Ticket #12 (reopened defect)

Opened 4 years ago

Last modified 2 years ago

Client locations get corrupted when large numbers are monitored

Reported by: uncle_fungus Assigned to: uncle_fungus
Priority: major Milestone: 2.4.0
Component: Monitoring system Keywords:
Cc:

Description

When large numbers of clients are monitored, occasionally the location of a client will get corrupted and take on the value of a line from FAHlog.txt

I suspect this is caused by a file/memory locking issue that only becomes apparent when large numbers of clients are being updated at once.

It has never been observed whilst monitoring 5 clients, but has been reported when 60 clients are being monitored.

Attachments

Fahmon Errors.png (83.1 kB) - added by WFO on 04/25/09 22:43:39.

Change History

10/19/07 19:26:04 changed by uncle_fungus

  • status changed from new to assigned.

10/25/07 06:22:16 changed by uncle_fungus

  • milestone set to 2.3.2.

10/25/07 06:22:24 changed by uncle_fungus

  • milestone deleted.

10/25/07 06:25:27 changed by uncle_fungus

  • milestone set to 2.3.2.

11/14/07 18:40:09 changed by uncle_fungus

The recent commits (r112) may fix this problem, by removing the dodgy code to extract the PRCG. Since core code from qd is now used, this makes extraction of several pieces of data more reliable.

02/08/08 15:58:28 changed by uncle_fungus

  • status changed from assigned to closed.
  • resolution set to worksforme.

I'm going to close this as a "works for me" as no-one who's beta tested has managed to reproduce it.

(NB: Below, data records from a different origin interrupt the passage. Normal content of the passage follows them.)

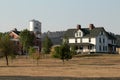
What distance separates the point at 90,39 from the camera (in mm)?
111375

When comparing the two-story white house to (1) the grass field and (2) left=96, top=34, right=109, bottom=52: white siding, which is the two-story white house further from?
(1) the grass field

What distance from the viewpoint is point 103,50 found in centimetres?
11369

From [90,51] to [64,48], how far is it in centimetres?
3801

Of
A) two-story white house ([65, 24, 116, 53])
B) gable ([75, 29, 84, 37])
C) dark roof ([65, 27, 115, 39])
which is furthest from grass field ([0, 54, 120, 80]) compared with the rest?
gable ([75, 29, 84, 37])

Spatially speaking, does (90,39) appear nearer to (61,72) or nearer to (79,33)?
(79,33)

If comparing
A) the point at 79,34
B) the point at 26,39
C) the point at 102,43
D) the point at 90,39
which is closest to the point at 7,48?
the point at 26,39

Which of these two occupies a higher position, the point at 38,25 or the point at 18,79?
the point at 38,25

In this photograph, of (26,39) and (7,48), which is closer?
(7,48)

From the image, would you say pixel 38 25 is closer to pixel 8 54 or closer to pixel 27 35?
pixel 27 35

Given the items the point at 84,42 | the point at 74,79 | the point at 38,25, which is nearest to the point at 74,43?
the point at 84,42

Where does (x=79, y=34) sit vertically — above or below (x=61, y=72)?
above

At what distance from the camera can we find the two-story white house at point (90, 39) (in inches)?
4333

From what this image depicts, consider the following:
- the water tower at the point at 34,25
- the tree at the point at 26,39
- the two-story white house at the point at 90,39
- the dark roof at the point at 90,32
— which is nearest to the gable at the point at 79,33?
the two-story white house at the point at 90,39

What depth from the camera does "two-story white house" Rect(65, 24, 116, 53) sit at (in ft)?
361
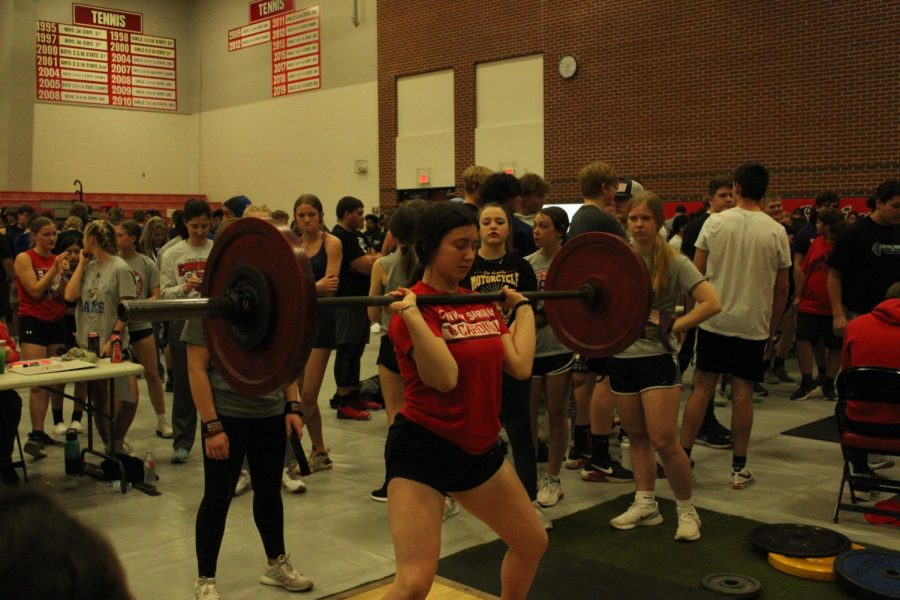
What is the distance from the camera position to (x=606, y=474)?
17.1 feet

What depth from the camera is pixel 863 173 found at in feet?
36.6

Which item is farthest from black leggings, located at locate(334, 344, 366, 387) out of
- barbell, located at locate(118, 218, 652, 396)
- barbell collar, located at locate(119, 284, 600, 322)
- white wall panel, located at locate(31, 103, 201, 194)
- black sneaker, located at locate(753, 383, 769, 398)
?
white wall panel, located at locate(31, 103, 201, 194)

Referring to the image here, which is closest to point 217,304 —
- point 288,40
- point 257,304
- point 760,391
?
point 257,304

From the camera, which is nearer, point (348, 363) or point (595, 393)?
point (595, 393)

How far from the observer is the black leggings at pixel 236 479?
3.30 meters

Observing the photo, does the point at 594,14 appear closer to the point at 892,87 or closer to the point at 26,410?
the point at 892,87

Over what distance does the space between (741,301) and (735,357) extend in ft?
1.02

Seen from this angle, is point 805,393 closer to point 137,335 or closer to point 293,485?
point 293,485

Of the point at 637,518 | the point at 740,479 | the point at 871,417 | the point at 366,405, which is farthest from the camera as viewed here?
the point at 366,405

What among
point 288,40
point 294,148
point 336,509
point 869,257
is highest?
point 288,40

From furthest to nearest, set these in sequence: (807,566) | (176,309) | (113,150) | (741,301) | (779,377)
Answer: (113,150)
(779,377)
(741,301)
(807,566)
(176,309)

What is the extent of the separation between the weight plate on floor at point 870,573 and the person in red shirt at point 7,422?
4402mm

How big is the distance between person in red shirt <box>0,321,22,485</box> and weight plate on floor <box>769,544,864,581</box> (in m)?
4.16

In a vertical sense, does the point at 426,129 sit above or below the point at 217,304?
above
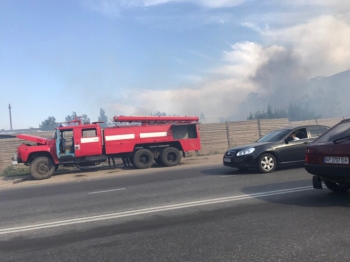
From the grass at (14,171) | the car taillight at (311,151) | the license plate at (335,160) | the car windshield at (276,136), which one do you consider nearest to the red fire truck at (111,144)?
the grass at (14,171)

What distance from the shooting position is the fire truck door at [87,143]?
16250 mm

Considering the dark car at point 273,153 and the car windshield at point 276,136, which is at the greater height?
the car windshield at point 276,136

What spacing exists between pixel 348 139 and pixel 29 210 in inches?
270

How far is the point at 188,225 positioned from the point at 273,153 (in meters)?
5.98

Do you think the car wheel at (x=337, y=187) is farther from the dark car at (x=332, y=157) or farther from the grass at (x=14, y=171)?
the grass at (x=14, y=171)

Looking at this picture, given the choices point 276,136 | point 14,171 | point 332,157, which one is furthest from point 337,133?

06/30/08 22:48:04 changed by flecom

  • status changed from closed to reopened.
  • resolution deleted.

im getting this error, im monitoring 44 machines and while the program is running it randomly corrupts the paths in the clientstab.txt file

heres my FAHMon clientstab.txt after its been running for an hour or two... these were all valid paths to begin with obviously

# ./config/clientstab.txt : contains the list of clients # # "Name" "Location"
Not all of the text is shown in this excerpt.